> [Task objective]
Rewrite all of the material below as a numbered list, omitting any blank lines.

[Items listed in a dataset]
>> Begin
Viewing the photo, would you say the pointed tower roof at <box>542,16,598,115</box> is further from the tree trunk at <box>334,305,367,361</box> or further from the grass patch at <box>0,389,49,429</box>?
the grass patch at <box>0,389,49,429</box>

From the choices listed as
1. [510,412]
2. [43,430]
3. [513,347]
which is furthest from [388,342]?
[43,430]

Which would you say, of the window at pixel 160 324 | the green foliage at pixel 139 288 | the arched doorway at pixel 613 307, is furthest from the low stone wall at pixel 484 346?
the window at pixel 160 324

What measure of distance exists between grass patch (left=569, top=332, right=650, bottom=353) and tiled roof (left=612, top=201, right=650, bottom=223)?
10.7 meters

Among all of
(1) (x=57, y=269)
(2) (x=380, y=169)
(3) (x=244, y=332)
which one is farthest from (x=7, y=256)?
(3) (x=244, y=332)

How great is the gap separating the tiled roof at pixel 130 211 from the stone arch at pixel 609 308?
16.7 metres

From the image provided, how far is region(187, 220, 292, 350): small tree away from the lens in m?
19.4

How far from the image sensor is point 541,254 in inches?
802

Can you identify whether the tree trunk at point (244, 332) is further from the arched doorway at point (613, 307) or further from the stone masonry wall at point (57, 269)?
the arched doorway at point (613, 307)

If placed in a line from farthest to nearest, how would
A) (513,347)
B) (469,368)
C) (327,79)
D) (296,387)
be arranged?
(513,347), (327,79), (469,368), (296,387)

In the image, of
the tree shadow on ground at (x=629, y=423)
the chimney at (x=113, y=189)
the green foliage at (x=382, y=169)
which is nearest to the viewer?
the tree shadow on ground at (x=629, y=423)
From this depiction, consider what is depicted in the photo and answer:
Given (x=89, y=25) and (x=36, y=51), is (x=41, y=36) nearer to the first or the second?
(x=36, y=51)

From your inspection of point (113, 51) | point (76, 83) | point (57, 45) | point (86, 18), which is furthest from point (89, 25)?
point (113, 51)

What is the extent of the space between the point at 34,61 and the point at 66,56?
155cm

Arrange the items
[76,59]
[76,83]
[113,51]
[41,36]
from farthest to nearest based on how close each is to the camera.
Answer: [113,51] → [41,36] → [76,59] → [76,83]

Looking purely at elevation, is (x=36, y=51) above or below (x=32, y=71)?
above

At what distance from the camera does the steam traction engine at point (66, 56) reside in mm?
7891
>> End
> [Complete output]
1. Viewing the photo, would you say the pointed tower roof at <box>542,16,598,115</box> is further from the tree trunk at <box>334,305,367,361</box> or further from the grass patch at <box>0,389,49,429</box>?
2. the grass patch at <box>0,389,49,429</box>
3. From the choices listed as
4. 1. [510,412]
5. 2. [43,430]
6. 3. [513,347]
7. which is furthest from [388,342]?
8. [43,430]
9. Which would you say, of the window at pixel 160 324 | the green foliage at pixel 139 288 | the arched doorway at pixel 613 307, is furthest from the low stone wall at pixel 484 346?
10. the window at pixel 160 324
11. What measure of distance exists between grass patch (left=569, top=332, right=650, bottom=353) and tiled roof (left=612, top=201, right=650, bottom=223)?
12. 10.7 meters
13. Among all of
14. (1) (x=57, y=269)
15. (2) (x=380, y=169)
16. (3) (x=244, y=332)
17. which one is farthest from (x=7, y=256)?
18. (3) (x=244, y=332)
19. How great is the gap separating the tiled roof at pixel 130 211 from the stone arch at pixel 609 308?
20. 16.7 metres
21. From the image provided, how far is region(187, 220, 292, 350): small tree away from the lens in m?
22. 19.4
23. How far from the image sensor is point 541,254 in inches?
24. 802
25. Can you identify whether the tree trunk at point (244, 332) is further from the arched doorway at point (613, 307) or further from the stone masonry wall at point (57, 269)?
26. the arched doorway at point (613, 307)
27. If placed in a line from farthest to nearest, how would
28. A) (513,347)
29. B) (469,368)
30. C) (327,79)
31. D) (296,387)
32. be arranged?
33. (513,347), (327,79), (469,368), (296,387)
34. In the image, of
35. the tree shadow on ground at (x=629, y=423)
36. the chimney at (x=113, y=189)
37. the green foliage at (x=382, y=169)
38. which is nearest to the viewer?
39. the tree shadow on ground at (x=629, y=423)
40. From this depiction, consider what is depicted in the photo and answer:
41. Given (x=89, y=25) and (x=36, y=51), is (x=41, y=36) nearer to the first or the second?
42. (x=36, y=51)
43. From your inspection of point (113, 51) | point (76, 83) | point (57, 45) | point (86, 18), which is furthest from point (89, 25)?
44. point (113, 51)
45. What is the extent of the space between the point at 34,61 and the point at 66,56?
46. 155cm
47. Arrange the items
48. [76,59]
49. [76,83]
50. [113,51]
51. [41,36]
52. from farthest to nearest based on how close each is to the camera.
53. Answer: [113,51] → [41,36] → [76,59] → [76,83]
54. Looking purely at elevation, is (x=36, y=51) above or below (x=32, y=71)?
55. above
56. At what distance from the camera does the steam traction engine at point (66, 56) reside in mm?
57. 7891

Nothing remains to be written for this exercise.